Wednesday, May 1, 2019

Lost Youth, Part 1

In 1981, the year I graduated from high school, the most anticipated Broadway musical was Merrily We Roll Along, from composer Stephen Sondheim and director Hal Prince. These two theatrical gods had collaborated on repeated commercial and artistic triumphs over the previous decade, from Company to Sweeney Todd.

Merrily introduced some of Sondheim’s most enchanting songs, including “Good Thing Going,” “Old Friends,” and “Not a Day Goes By.” The musical’s gimmick, which came directly from the 1934 Kaufman/Hart play it’s based on, is the story unfolds backwards:  starting with the characters as jaded adults, and gradually returning them to idealistic high school graduates two decades before.

Merrily was a disaster. Frank Rich, The New York Times longtime drama critic and perhaps Sondheim’s biggest booster, confesses that he still listens to the Original Cast Album with fondness. So do I. Nevertheless, Rich felt entirely justified panning the musicalSo did every other reviewer. (“Not since Carrie....”) 

Merrily closed after just 16 performances. It was Sondheim and Prince’s first flop, and ended their partnership. The problem with Merrily is that it leaves audiences feeling not catharsis but disenchantment. 

These days everyone knows the musical is unstageable, unless…. The amazing thing about Merrily We Roll Along is no one can quite give up on it. 

Netflix is currently screening a documentary about the doomed original production of Merrily, called The Best Worst Thing That Ever Could Have Happened. The film is a labor of love directed by Lonny Price, the actor who played Charley. After MerrilyPrice left Broadway and went on to a career as a regional theater director. In addition to recent interviews with the cast and crew, Price benefited from hours of film footage from 1981 that was shot for an unaired ABC documentary, as well as video from a reunion concert fundraiser in 2002. 

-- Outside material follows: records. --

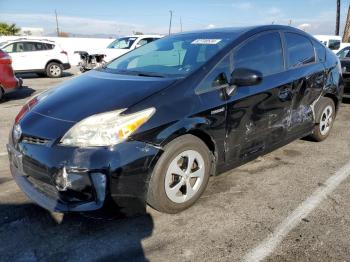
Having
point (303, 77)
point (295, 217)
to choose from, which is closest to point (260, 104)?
point (303, 77)

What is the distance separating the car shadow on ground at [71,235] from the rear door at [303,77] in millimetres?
2332

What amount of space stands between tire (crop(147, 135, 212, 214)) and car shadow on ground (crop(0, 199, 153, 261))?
197 mm

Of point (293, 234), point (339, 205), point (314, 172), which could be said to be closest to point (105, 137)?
point (293, 234)

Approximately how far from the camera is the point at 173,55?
4.12 m

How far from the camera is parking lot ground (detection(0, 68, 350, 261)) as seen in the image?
286cm

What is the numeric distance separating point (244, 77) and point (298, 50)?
59.0 inches

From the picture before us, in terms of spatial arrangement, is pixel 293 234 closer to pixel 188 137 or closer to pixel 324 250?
pixel 324 250

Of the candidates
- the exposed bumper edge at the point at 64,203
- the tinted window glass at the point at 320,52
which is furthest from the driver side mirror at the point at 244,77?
the tinted window glass at the point at 320,52

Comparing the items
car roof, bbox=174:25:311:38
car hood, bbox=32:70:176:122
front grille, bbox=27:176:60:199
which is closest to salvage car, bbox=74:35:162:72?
car roof, bbox=174:25:311:38

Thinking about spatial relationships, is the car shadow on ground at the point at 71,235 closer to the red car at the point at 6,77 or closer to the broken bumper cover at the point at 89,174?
the broken bumper cover at the point at 89,174

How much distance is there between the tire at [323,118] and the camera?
17.1 feet

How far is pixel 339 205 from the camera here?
11.8 feet

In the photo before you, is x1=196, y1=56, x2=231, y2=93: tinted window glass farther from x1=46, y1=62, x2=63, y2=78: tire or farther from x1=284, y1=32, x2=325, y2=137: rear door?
x1=46, y1=62, x2=63, y2=78: tire

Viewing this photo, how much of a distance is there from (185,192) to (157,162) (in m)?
0.51
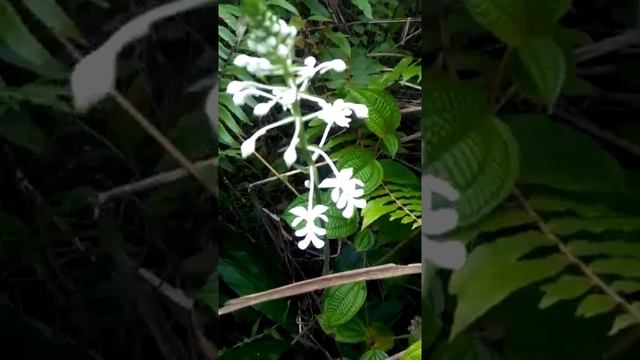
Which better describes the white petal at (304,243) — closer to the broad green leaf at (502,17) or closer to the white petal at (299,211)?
the white petal at (299,211)

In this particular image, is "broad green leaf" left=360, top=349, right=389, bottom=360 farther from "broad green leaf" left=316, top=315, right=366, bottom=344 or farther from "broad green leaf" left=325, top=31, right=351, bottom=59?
"broad green leaf" left=325, top=31, right=351, bottom=59

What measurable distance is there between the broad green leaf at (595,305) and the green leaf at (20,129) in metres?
0.56

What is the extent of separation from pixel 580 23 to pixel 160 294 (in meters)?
0.50

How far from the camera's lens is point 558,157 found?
70cm

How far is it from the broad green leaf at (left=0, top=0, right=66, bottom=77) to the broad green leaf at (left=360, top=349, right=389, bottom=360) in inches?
18.1

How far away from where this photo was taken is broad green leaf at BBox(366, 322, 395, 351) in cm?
86

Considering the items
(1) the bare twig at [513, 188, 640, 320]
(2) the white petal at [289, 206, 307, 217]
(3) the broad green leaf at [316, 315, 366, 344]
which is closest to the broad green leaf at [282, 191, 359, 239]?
(2) the white petal at [289, 206, 307, 217]

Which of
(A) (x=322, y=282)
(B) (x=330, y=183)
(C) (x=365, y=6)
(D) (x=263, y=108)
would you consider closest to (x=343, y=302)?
(A) (x=322, y=282)

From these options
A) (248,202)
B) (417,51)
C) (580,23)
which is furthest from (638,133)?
(248,202)

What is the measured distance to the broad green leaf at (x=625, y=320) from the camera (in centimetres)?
70

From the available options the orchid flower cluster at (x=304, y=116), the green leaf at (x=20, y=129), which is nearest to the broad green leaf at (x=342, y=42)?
the orchid flower cluster at (x=304, y=116)

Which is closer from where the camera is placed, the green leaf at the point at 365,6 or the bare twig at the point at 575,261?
the bare twig at the point at 575,261

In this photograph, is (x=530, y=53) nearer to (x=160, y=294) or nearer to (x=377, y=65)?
(x=377, y=65)

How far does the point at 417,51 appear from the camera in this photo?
0.86 m
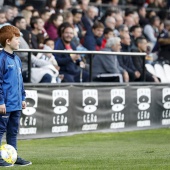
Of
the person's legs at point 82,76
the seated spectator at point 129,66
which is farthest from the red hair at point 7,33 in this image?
the seated spectator at point 129,66

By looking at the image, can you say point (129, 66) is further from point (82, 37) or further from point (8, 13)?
point (8, 13)

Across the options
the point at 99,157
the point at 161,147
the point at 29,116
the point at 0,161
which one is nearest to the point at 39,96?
the point at 29,116

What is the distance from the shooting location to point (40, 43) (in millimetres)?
16938

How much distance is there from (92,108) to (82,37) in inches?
159

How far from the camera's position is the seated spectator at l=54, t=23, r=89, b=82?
1616cm

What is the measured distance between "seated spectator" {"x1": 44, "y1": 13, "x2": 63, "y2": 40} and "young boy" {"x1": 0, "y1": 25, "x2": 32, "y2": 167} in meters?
8.98

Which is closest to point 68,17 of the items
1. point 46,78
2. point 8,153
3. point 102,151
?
point 46,78

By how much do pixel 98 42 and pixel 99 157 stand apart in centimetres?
857

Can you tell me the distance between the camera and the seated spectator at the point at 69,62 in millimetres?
16156

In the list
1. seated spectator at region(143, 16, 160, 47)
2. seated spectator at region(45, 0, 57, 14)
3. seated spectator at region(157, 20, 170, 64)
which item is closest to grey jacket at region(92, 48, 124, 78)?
seated spectator at region(157, 20, 170, 64)

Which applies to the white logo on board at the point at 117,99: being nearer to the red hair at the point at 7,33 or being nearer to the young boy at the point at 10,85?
the young boy at the point at 10,85

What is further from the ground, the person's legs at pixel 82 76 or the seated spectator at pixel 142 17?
the seated spectator at pixel 142 17

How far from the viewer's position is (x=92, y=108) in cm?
1641

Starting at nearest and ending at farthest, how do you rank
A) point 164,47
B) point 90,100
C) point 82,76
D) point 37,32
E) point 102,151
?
point 102,151 → point 90,100 → point 82,76 → point 37,32 → point 164,47
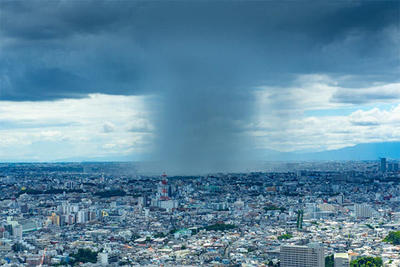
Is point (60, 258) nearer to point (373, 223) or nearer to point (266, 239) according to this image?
point (266, 239)

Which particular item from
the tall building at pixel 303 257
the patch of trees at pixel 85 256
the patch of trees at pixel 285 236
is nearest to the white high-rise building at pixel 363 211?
the patch of trees at pixel 285 236

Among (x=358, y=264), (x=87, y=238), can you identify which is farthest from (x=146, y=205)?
(x=358, y=264)

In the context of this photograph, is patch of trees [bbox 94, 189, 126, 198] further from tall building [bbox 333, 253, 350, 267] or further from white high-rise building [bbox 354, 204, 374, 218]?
tall building [bbox 333, 253, 350, 267]

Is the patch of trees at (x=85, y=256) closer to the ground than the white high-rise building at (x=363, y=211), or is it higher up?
closer to the ground

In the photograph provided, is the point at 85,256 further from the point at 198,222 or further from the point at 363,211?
the point at 363,211

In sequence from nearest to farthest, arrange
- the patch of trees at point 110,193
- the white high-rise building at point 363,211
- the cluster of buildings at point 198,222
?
the cluster of buildings at point 198,222 < the white high-rise building at point 363,211 < the patch of trees at point 110,193

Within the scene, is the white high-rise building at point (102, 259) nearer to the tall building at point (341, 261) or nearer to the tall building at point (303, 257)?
the tall building at point (303, 257)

Some of Merrily’s young cast, like Jason Alexander and Jim Walton, have enjoyed successful acting careers. Others left the theater long ago. All of them look back at their experience with wistful awe. They made me think of comparably intense experiences from my own youth, such as founding Student Review at BYU, or performing at Palace Playhouse and the Hale Center Theatre. Later scenes in the documentary reminded me of various impromptu reunions of the gang over the years, when we met again as adults but still recognized the profound connections we share.

What I found most fascinating was the portrait of Sondheim and Prince in 1981 as middle-aged artists at a crossroads. Prince is the one who came up with the dubious idea of casting the show with inexperienced youths, because he saw their energy as essential to the show’s themes. As Prince observed years later, young people don’t understand “they’re building something.” Prince sincerely believed his concept would work, right up until the brutal opening night. Meanwhile Sondheim was on fire, composing amazing songs with an ease he hadn’t felt since his own youth. 

The juvenile cast comes across as overwhelmed but enthusiastic, and constantly radiating energy. On one level, Prince and Sondheim are like aging vampires – inviting themselves to a cast member’s member’s birthday party, then staying all night to hang with the perky teens and 20somethings. I wish I had a bootleg recording of Stephen Sondheim playing “Happy Birthday” on the piano in my apartment when I turned 21.

On the other hand, it would be a mistake to cede creativity to young people. Samuel Johnson described second marriages as “the triumph of hope over experience.” That’s also a pretty good definition of a successful life. In the case of Stephen Sondheim and Hal Prince, examining the energy of youth gave them a shot of youthful energy right when they needed it.